Friday, April 16, 2010

Simple Compassion

“I’ve never felt more alive.” This is what one of our students said during an evening debriefing session about his day in the city. I couldn’t agree more. We had just finished serving at one of our new ministry sites - Mean Street Ministries. This ministry has a simple focus: love people, and meet them right where they are. I like to call it fringe ministry. Up and down Colfax Avenue, a street notorious for crime and prostitution, there is block after block of cheap motels. These run down rooms are where many of Denver’s poor call home for weeks, months or even years.

Our task was simple. Divide up into teams of three and go door to door offering burritos, pastries and resource guides. As we pulled the van into the first motel parking lot, my heart was beating fast with anticipation and questions. What would we find waiting for us behind the door? Would people really want to open their doors and talk to us?
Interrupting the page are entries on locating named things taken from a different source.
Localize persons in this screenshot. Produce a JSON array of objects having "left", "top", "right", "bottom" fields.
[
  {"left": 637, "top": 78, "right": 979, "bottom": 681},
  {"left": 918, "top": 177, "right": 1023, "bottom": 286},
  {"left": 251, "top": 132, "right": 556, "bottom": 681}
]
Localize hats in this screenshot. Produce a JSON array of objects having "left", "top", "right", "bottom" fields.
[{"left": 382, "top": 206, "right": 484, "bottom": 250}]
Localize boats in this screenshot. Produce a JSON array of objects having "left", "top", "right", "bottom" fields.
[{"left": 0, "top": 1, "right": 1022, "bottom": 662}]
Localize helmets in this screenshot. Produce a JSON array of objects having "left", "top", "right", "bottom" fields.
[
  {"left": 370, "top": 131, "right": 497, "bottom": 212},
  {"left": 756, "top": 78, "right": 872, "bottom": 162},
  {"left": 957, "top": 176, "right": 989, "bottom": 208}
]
At first, the faces behind the doors reminded me of the rooms where they lived; tired, neglected and worn out from a hard life. After a while I heard the Lord saying to me, “these people are special to me, show them my love.”

I wasn’t really sure how best to do this, but I watched Jerry, one of my teammates who had been doing this for years, and it was like behind each door held a new or old friend for him to meet.

Each story was just as unique as the individual behind the door and God loves each one of them beyond measure. A few times we were able to listen, share and pray for people. Other times, we just shared a simple hello, a smile and a burrito.

The streets can be a mean, dark and lonely place. My time with Mean Street Ministries that night reminded me of the beginning of a poem we read to students during our prayer tour.

O Brother Man
O Brother Man, fold to thy heart thy brother: Where pity dwells, the peace of God is there; to worship rightly is to love each other, each smile a hymn, each kindly word a prayer.
~John Greenleaf Whittier

The ministry of Mean Street is simple. They connect with people right where they are and with kindness. I believe that on Monday and Tuesday nights when the Mean Street vans are out that Colfax isn’t as dark and lonely because of their light and kindness.